Large number of incrementally growing extendible datasets

Bjorn_Andres · June 18, 2009, 12:40pm

Hello!

In a computational geometry application, I am dealing with sets of points in 3D space. Each point set can be represented as a matrix (e.g. a 2D dataset in HDF5) having as many rows as there are points, and three columns for the three coordinates of each point.

The exact number of sets (about 10^6) is known at the initialization of an algorithm while the number of points in each set is unknown. Incrementally, new points are computed and have to be appended to the datasets that have already been constructed.

I have written code (C++, HDF5 1.8.3) which creates 10^7 datasets in one HDF5 file. These datasets are made extendible in the first dimension such that new rows of coordinates can be appended.

There are on average 10 appends per dataset and each append consists on average of 250 points (3 kBytes). After having written about 7 GB to the hard drive, the performance goes down to almost zero. Note that at most one dataset is open at any time.

I am now wondering whether the introduction of 10^6 extendible datasets is a bad idea overall.

- Does HDF5 in its internal organization move around data such that extendible datasets (after appending new data) are contiguous?

- Does HDF5 require that the file is contiguous on the hard drive? Can the file system cause the problem?

- Can caching be a problem? Note that at most one dataset is open at any time. I close it right after having appended data.

I appreciate valuable hints!

Kind regards,
Bjoern

···

----------------------------------------------------------------------
This mailing list is for HDF software users discussion.
To subscribe to this list, send a message to hdf-forum-subscribe@hdfgroup.org.
To unsubscribe, send a message to hdf-forum-unsubscribe@hdfgroup.org.

Quincey_Koziol · June 18, 2009, 1:02pm

Hi Bjoern,

Hello!

In a computational geometry application, I am dealing with sets of points in 3D space. Each point set can be represented as a matrix (e.g. a 2D dataset in HDF5) having as many rows as there are points, and three columns for the three coordinates of each point.

The exact number of sets (about 10^6) is known at the initialization of an algorithm while the number of points in each set is unknown. Incrementally, new points are computed and have to be appended to the datasets that have already been constructed.

I have written code (C++, HDF5 1.8.3) which creates 10^7 datasets in one HDF5 file. These datasets are made extendible in the first dimension such that new rows of coordinates can be appended.

There are on average 10 appends per dataset and each append consists on average of 250 points (3 kBytes). After having written about 7 GB to the hard drive, the performance goes down to almost zero. Note that at most one dataset is open at any time.

I am now wondering whether the introduction of 10^6 extendible datasets is a bad idea overall.

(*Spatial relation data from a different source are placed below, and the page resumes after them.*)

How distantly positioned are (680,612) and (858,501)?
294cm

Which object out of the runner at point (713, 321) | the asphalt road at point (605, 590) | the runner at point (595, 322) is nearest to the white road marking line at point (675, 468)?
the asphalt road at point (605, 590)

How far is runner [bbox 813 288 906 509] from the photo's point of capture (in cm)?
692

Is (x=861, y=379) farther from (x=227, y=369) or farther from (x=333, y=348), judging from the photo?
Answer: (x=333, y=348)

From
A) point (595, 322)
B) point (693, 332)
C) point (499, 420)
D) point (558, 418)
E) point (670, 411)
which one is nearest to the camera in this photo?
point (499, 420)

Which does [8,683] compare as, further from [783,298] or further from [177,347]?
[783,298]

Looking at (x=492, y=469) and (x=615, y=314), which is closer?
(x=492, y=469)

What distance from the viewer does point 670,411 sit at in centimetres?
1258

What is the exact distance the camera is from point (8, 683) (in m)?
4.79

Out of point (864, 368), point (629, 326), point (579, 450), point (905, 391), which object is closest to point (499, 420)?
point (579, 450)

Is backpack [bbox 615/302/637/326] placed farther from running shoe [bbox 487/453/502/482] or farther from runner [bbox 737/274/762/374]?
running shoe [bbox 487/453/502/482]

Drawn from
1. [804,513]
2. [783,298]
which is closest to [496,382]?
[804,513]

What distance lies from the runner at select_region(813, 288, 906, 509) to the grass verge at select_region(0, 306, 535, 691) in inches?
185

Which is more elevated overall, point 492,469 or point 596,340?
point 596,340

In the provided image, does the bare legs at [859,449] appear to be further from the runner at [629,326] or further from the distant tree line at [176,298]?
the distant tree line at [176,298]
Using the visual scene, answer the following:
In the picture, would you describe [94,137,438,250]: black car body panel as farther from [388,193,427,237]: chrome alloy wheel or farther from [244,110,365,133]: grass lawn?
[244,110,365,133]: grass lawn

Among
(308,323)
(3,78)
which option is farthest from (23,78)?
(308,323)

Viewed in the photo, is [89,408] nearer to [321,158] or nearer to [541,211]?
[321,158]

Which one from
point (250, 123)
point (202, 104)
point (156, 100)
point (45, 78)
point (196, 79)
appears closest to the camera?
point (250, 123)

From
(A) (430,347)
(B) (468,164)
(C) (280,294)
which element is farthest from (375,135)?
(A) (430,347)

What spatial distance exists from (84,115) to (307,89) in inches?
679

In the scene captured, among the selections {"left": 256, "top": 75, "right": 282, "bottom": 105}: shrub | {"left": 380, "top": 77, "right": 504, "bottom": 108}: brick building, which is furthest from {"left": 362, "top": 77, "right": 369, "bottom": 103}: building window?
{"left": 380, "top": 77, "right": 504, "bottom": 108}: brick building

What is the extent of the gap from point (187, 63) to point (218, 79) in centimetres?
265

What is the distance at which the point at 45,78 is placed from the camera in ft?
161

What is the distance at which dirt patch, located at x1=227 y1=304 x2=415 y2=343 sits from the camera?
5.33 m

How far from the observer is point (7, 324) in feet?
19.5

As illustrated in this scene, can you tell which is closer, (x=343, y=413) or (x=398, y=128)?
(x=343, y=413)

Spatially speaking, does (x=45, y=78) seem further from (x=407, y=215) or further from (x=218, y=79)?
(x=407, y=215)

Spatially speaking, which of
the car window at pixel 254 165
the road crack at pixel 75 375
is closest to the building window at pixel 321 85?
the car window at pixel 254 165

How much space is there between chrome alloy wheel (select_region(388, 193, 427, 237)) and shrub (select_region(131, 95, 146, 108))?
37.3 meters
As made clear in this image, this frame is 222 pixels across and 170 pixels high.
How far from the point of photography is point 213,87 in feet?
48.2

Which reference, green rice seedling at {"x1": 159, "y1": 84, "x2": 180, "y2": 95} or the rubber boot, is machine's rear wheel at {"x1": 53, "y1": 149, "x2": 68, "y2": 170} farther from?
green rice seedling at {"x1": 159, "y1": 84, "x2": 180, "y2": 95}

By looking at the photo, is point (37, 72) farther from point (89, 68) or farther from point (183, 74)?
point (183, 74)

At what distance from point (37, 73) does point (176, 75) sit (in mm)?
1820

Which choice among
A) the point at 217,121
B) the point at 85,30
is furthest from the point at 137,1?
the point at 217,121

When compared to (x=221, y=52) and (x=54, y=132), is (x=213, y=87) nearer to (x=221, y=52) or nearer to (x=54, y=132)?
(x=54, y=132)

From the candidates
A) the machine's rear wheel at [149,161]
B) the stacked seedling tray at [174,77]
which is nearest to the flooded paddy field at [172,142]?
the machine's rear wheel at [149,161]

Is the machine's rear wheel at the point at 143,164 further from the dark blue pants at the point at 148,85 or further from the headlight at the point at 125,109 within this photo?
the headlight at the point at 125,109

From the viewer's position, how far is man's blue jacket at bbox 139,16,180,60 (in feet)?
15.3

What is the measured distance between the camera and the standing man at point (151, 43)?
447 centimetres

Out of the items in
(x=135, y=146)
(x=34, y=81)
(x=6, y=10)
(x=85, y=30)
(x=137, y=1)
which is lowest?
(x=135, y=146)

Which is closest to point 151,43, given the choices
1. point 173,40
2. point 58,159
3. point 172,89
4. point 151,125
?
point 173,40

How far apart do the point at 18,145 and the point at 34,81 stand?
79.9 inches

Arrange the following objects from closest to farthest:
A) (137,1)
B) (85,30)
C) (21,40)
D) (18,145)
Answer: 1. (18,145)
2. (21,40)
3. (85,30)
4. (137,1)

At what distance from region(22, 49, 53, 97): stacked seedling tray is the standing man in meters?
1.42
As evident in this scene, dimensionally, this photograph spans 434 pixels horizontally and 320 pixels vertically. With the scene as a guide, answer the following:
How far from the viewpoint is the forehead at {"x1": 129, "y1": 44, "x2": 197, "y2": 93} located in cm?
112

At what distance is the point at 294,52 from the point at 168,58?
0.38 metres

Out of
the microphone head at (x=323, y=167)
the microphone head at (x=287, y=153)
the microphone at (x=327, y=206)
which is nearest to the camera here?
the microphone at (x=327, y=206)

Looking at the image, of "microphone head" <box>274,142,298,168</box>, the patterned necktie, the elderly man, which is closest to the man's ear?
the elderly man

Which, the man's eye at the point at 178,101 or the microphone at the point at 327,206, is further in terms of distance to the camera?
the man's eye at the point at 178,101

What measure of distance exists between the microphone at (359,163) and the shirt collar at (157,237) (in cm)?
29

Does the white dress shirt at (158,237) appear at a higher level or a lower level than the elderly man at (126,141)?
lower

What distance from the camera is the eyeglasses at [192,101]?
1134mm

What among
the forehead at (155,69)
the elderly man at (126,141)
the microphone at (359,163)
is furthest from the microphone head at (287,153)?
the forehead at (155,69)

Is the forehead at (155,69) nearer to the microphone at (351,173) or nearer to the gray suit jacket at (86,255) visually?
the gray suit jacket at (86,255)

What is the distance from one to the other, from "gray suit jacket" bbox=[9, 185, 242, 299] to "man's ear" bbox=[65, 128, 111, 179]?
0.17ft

- Does HDF5 in its internal organization move around data such that extendible datasets (after appending new data) are contiguous?

No, the data isn't moved around in the file. What chunk size have you chosen for your datasets?

- Does HDF5 require that the file is contiguous on the hard drive?

No.

Can the file system cause the problem?

It's always possible, but seems unlikely here.

- Can caching be a problem? Note that at most one dataset is open at any time. I close it right after having appended data.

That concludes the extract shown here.